I don’t have an exact recipe since my family loves this lemonade anyway I make it. Your family may not enjoy the same quantity of lavender and mint, so I suggest trying it with the amounts I have listed here, and then adjusting each time you make it until you find the winning combination.
Using a gallon beverage container (I like clear so I can see everything), fill it about ¼ of the way full with almost hot water. The warmth of the water will cause all the ingredients to release their oils a bit faster, which results in a fresher taste.
Add 2 lemons, sliced. Now add a handful of fresh mint leaves, and about 5 lavender stems. You can use just the flowering heads if you like. Mix gently with a wooden spoon. Now add ¾ of a cup of sugar. I use white sugar for this so that it doesn’t affect the color. You could use honey, which would give a more golden color. Stir again, and fill the container with water. Cover, or replace the lid, and refrigerate for at least 2 hours prior to drinking for best flavor.
Stir and taste before serving so you can add additional sugar if needed.
The longer it sits and steeps in the refrigerator, the stronger the flavor. If I plan on serving it sooner, I will squeeze the juice of an additional lemon in, and crush the lavender and mint a bit. I have also made this lemonade following more of a sun-tea method. Place all ingredients, plus water in container, and then let sit direct sun for about two hours. Refrigerate before drinking.
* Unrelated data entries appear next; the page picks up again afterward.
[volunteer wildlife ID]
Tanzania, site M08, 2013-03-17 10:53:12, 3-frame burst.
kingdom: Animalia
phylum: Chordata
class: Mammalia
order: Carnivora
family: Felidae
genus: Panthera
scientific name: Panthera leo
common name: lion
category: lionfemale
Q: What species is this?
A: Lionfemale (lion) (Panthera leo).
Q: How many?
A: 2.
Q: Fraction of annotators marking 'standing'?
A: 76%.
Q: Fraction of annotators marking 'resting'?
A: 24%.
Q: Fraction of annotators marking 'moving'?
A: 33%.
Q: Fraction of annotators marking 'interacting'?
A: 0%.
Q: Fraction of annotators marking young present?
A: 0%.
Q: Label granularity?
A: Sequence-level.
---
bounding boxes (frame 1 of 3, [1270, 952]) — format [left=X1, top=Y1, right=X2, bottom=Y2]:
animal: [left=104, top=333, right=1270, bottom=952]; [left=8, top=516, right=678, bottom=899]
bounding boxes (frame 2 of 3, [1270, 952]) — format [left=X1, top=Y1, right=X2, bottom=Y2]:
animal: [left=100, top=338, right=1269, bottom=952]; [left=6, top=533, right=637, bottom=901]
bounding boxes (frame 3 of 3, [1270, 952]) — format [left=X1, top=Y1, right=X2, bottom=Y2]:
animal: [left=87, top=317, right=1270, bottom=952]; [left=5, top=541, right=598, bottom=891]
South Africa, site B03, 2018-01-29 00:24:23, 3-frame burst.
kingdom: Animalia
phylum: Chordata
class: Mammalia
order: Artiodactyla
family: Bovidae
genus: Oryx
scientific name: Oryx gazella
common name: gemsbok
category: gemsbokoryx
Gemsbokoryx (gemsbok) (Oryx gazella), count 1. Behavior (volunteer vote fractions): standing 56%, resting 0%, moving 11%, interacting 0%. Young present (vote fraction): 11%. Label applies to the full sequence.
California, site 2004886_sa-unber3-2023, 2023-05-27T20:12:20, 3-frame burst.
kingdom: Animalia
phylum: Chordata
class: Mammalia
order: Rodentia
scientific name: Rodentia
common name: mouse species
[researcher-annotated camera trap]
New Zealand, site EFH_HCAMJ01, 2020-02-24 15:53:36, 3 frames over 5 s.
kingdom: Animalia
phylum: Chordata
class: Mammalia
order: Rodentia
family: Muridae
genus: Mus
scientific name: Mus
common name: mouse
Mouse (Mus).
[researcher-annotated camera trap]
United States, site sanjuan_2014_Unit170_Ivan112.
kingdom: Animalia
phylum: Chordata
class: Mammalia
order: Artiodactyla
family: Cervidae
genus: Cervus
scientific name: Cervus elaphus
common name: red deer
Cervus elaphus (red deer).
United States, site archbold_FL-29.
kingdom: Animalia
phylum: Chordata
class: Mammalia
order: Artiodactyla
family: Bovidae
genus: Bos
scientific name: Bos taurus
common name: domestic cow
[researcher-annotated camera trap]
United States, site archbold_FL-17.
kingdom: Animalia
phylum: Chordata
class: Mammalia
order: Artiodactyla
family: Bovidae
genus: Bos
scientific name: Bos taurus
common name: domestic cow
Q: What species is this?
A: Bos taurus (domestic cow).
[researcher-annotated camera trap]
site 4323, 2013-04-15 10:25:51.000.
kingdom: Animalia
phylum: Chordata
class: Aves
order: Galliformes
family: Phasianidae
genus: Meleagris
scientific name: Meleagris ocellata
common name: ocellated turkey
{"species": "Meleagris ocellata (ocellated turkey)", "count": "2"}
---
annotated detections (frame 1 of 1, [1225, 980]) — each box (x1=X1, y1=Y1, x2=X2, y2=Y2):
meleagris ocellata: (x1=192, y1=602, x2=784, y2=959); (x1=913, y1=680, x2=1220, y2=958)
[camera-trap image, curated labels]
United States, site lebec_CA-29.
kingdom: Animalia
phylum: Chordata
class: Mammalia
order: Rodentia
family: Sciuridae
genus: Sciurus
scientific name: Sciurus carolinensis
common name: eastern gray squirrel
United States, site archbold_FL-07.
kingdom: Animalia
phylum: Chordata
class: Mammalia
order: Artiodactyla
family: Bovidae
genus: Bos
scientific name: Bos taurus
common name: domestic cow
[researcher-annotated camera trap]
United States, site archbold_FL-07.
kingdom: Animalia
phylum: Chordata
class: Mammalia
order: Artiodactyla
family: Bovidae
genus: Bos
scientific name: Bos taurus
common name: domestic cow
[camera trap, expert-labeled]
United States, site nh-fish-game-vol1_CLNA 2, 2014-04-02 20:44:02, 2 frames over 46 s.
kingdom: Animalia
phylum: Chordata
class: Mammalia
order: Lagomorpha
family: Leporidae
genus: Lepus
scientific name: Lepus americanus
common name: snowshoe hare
My family loves it with LOTS of mint and lavender, so I usually use double the amounts I have listed above. I also serve it over Lavender Mint ice cubes, which are not only pretty, but help keep the flavor. Just place one medium-large mint leaf in each cube, add a lavender blossom, fill with water and freeze.
For a more grown-up version of this lemonade, you can add a shot of Limoncello to your glass. This is super tasty at the end of your summer cookouts! Defintiely use the herb ice cubes for this, as Limoncello should be served chilled and you don't want to water down the flavors too much.